For this track we wanted to achieve the audio equivalent of a hangover in the instrumental sections and made layers of noise-filter, shortwave radio, handclaps, mumbled voice-overs, drunk-sounding slowed down violins and I don't remember what all, to create a cacophony that we then mixed according to principles of Brian Eno and Peter Schmidt's Oblique Strategy by randomly pulling cards from the deck. I think the cards belonged to Michael who was obsessed with "numbers stations" at the time, these being these weird broadcasts on obscure radio frequencies of people intoning seemingly random series of numbers. Governments deny knowing anything about it.Sometimes there are odd strings of words too, so we tried to re-create a vision of numbers stations as part of the soundtrack to the hangover.
The song in the middle of all this is really a pretty straightforward 60s rhythm n blues take, most likely with Irma Thomas, Queen of New Orleans Soul, on the mind.
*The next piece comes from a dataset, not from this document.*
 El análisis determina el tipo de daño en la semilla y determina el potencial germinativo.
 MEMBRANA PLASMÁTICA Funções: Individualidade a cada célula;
The recording was half at the basic 16-track studio, Pigshead, and half at Toast. I did redo the vocals with a much better mic, a Neumann, at Toast but ended up going back to the raw original take, which I am pretty sure was committed to tape at time of writing. I was kind of hoarse and tired that day and we made the cardinal sin of recording the reverb to tape, not thinking we were going to use that take. But the more polished redo vocal never sounded right to me. So although the lead is kind of far back in the mix, that , the sort of rough blase vocal, and the sheen of the excess 'verb give it that period sound that we were going for in the first place.
I would like to see this tune become a standard in the repertoire of torch singers. Amy Winehouse would have done a great version of it. Ah well...you gotta live the blues to sing the blues, but then if you wanna keep singin' the blues, you just gotta live.
Dear Overnight Guest
Thank you for an unremembered hour.
Please be gone by the time I return from the shower.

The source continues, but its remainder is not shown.